Other testimony came from a jailhouse informant, Edward Fink, a heroin addict who was later found to have lied about jailhouse confessions from Goldstein and suspects in nine other cases in order to obtain a reduced and a dropped sentence.

The prosecution was never able to produce the murder weapon that could link Goldstein to the crime.

Goldstein’s conviction was subsequently overturned in December 2003 by a panel of the 9th Circuit Court, which found that the District Attorney’s Office violated his constitutional rights during the 1980 trial. But a challenge by the District Attorney’s Office kept Goldstein in prison for another four months, until Los Angeles County Superior Court Judge James Pierce refused to retry the case based on Campbell’s false testimony.

Rather than being angry and bitter since his release, Goldstein has been scared and insecure.

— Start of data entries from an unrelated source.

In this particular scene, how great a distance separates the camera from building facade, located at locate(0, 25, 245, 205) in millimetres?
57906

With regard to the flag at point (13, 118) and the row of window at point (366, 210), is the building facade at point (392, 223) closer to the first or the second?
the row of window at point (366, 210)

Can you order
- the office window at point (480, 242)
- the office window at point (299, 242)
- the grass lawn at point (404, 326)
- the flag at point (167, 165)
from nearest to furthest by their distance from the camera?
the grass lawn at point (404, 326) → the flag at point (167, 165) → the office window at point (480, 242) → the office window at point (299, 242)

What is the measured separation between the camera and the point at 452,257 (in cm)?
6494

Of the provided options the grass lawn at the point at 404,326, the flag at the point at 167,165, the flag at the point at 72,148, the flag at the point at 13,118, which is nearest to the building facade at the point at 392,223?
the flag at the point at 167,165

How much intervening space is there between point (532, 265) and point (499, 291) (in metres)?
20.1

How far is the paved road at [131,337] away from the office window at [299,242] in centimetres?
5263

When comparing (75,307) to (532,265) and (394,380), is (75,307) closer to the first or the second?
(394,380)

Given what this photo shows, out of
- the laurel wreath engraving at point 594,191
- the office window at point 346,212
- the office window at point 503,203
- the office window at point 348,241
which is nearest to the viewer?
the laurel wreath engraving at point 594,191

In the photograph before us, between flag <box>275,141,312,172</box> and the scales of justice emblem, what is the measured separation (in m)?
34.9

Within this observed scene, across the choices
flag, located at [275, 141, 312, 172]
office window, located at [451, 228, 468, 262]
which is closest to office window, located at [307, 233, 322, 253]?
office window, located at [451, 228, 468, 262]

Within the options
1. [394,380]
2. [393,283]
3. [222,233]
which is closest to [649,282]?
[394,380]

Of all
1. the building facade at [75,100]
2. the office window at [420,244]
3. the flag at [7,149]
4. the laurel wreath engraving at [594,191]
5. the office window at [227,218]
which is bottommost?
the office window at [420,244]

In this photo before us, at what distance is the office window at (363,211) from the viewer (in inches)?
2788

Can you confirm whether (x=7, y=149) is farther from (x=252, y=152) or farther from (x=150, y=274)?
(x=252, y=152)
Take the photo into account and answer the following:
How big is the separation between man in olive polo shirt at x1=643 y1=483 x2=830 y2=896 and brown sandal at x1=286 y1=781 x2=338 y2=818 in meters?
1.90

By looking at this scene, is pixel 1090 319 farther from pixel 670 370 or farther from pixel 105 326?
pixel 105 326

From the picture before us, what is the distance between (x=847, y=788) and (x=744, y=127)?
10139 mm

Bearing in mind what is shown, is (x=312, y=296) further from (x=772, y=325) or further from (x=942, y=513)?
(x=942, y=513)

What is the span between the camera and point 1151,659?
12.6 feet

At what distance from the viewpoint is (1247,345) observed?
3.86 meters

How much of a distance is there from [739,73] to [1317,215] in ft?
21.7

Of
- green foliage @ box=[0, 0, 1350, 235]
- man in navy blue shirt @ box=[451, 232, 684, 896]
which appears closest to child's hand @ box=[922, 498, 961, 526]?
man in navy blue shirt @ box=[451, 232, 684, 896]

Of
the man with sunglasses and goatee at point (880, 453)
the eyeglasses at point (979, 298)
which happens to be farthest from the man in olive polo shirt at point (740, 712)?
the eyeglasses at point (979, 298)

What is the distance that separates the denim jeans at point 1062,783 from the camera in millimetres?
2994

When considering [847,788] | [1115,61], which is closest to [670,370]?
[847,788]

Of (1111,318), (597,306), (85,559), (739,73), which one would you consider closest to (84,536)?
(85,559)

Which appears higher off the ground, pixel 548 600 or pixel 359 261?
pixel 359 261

Goldstein spent his first full day of freedom at a Law Library and the Central Library downtown, because it’s where he felt most comfortable. While in prison, Goldstein spent as much time as possible in the prison’s law library studying for appeals.

"His sole focus for 24 years was getting out of prison," McLane said.

Goldstein also kept up with his Jewish studies. According to Rabbi Menachem Katz of The Aleph Institute, a Chabad-affiliated group that works with Jewish prisoners, Goldstein requested a few books and received regular mailings from the organization when he was in Pleasant Valley State Prison.

When Pleasant Valley didn’t hold a Passover seder in 2001, Goldstein filed a complaint with Aleph’s Rabbi Sholom D. Lipskar.

Al Bonea, Pleasant Valley’s correctional business manager, said that the institution has had trouble attracting a regular rabbi since the last one retired in 2001.

McLane confirmed that Goldstein’s faith is important to him.

"He attended a couple seders when he got out," he said.

Goldstein returned to Topeka, Kan., to visit his mother and other family members after Passover, but the claims and the possibility of a future multimillion-dollar lawsuit will likely keep him tied to Southern California, where he is currently staying in the home of a Jewish couple.

"Rage is not fueling his desire," McLane said. "He’s been wronged, and the only way to make it right is to pay him for the damage they’ve caused."